Figma didn't just become the most popular design tool. It changed how designers and developers work together. Before Figma, design lived in static files that got emailed around, commented on in separate threads, and constantly fell out of sync. Figma put design in the browser, made it collaborative in real-time, and gave developers a built-in way to inspect and extract what they need. That shift transformed the entire design workflow for modern teams.
I've used Figma for everything from quick wireframes to full product design systems. Here's what makes it worth it and where you might run into friction.
Why Figma Won
Three words: browser-based collaboration. You open a link, you're in the design file. No downloads. No version conflicts. No "which file is the latest?" conversations. Multiple people can work in the same file simultaneously, leave comments, and see changes in real time.
That single idea killed the workflow that had plagued design teams for decades. The designer doesn't email a mockup anymore.
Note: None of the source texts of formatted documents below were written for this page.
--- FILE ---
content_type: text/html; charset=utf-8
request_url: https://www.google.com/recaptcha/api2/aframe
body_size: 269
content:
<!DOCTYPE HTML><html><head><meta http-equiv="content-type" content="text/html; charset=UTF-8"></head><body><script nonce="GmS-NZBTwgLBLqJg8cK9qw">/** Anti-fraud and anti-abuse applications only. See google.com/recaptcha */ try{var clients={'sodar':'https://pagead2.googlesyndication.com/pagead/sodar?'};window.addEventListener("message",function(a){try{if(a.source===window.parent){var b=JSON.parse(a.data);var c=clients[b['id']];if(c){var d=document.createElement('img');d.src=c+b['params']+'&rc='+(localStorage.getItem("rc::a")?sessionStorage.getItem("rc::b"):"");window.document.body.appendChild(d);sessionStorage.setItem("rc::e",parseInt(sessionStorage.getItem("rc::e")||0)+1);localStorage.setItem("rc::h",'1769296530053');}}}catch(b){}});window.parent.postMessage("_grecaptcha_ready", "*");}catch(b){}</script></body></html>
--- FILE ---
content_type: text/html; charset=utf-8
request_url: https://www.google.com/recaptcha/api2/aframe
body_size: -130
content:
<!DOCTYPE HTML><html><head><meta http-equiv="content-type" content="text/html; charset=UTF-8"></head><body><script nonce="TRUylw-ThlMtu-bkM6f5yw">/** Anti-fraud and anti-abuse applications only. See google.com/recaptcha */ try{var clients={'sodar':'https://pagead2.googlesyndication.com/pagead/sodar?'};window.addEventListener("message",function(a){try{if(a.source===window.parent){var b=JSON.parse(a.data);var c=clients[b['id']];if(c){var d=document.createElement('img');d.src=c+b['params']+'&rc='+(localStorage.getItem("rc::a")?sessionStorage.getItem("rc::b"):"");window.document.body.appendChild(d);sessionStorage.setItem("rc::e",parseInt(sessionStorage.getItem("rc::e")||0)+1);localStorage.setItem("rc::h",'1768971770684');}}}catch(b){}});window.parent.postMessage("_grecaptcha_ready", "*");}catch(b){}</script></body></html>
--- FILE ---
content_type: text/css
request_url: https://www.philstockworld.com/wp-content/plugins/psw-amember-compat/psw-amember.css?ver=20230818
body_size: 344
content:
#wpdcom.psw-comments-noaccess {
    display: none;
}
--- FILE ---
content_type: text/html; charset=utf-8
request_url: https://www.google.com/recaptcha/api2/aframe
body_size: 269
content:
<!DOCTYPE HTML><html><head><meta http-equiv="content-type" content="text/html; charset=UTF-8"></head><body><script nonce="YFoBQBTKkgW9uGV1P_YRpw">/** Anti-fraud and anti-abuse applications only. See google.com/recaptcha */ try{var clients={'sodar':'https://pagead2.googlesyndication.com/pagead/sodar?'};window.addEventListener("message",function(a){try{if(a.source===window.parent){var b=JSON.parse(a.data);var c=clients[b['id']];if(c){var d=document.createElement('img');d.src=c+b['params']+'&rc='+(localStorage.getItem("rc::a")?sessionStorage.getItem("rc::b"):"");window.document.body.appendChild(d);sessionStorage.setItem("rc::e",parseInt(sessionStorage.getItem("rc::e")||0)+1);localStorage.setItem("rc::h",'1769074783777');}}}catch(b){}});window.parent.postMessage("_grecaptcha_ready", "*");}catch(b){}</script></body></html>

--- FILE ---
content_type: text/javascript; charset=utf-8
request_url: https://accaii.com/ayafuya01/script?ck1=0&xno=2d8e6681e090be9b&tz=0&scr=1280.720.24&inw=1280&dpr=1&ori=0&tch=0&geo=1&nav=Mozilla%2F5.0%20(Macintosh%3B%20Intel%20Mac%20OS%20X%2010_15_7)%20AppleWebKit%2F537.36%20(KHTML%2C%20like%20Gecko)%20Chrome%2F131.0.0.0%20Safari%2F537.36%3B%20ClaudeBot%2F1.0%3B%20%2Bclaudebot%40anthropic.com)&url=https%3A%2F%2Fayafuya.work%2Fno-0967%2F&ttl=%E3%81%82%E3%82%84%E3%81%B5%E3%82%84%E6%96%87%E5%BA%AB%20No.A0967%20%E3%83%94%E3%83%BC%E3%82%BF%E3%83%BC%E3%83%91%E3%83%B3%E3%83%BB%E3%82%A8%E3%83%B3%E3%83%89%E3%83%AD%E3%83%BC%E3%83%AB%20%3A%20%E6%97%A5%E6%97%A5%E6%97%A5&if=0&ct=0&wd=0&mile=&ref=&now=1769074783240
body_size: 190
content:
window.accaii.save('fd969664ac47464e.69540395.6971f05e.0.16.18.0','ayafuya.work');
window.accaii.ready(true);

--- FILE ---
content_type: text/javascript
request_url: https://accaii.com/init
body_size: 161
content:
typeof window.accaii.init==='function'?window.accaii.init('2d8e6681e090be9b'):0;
They share a Figma link. The developer doesn't guess at spacing and colors. They inspect the actual design in Dev Mode. The project manager doesn't wait for a PDF. They open Figma and see where things stand right now.
What Figma Does Best
Interface design. Figma's core strength is designing user interfaces for websites, apps, and digital products. The component system lets you build reusable elements (buttons, cards, navigation bars) that stay consistent across your entire project. Change the component once, and every instance updates. For teams building real products, this alone saves enormous amounts of time.
Prototyping. Turn static designs into interactive prototypes without leaving Figma. Link screens together, add transitions, define hover states and interactions. Stakeholders can click through a prototype that feels like a real product. The feedback you get from an interactive prototype is infinitely more useful than feedback on a static image.
Design systems. If your team maintains a design system (and you probably should), Figma is the best tool for it. Shared libraries, variant components, auto-layout, and tokens make it possible to build and maintain a living system that keeps your product visually consistent as it scales.
Developer handoff. Dev Mode gives developers everything they need: CSS properties, spacing values, color codes, and asset exports. No more measuring pixels on a screenshot. The developer inspects the actual design and gets exact values. This single feature has saved more hours than I can count on cross-functional teams.
Pricing
The free plan is legitimately useful. You get 3 Figma design files, unlimited personal files, and access to the community. For freelancers or anyone working on a small number of projects, free works.
The Professional plan at $15/user/month (annual) removes file limits, adds shared libraries, and unlocks team features. The Organization plan at $45/user/month adds design system analytics, branching, and enterprise security.
For most teams, Professional is the right tier. You get everything you need for real product design work without enterprise overhead.
Figma vs. Sketch vs. Adobe XD
Sketch is Mac-only and moved to a subscription model ($12/month). It's still a capable tool, but the lack of real-time collaboration and browser access puts it behind Figma for teams. Solo designers on Mac who prefer a native app might still prefer Sketch, but the ecosystem has shifted firmly toward Figma.
Adobe XD exists, but Adobe has effectively stopped investing in it since acquiring Figma (though the acquisition had regulatory complications). If you're choosing a tool today, XD is not the future-proof choice.
Figma is the standard. Most job postings ask for Figma experience. Most design teams use Figma. Most design resources are built for Figma. Unless you have a specific reason to use something else, Figma is the default.
What Could Be Better
Performance with very large files can suffer. Design files with hundreds of frames and complex components can slow down, especially on lower-end hardware. Figma is actively improving this, but very large projects sometimes need to be split across multiple files.
Offline support is limited. As a browser-based tool, Figma needs an internet connection for most features. The desktop app has some offline capabilities, but it's not a fully offline tool. If you work in environments with unreliable internet, this matters.
The Bottom Line
Figma is the best design tool available for digital product teams. The collaboration, the developer handoff, the component system, and the community make it the clear choice for anyone designing interfaces. The free plan lets you start immediately. If you design anything digital, whether it's a personal project or a product used by millions, Figma should be your first tool.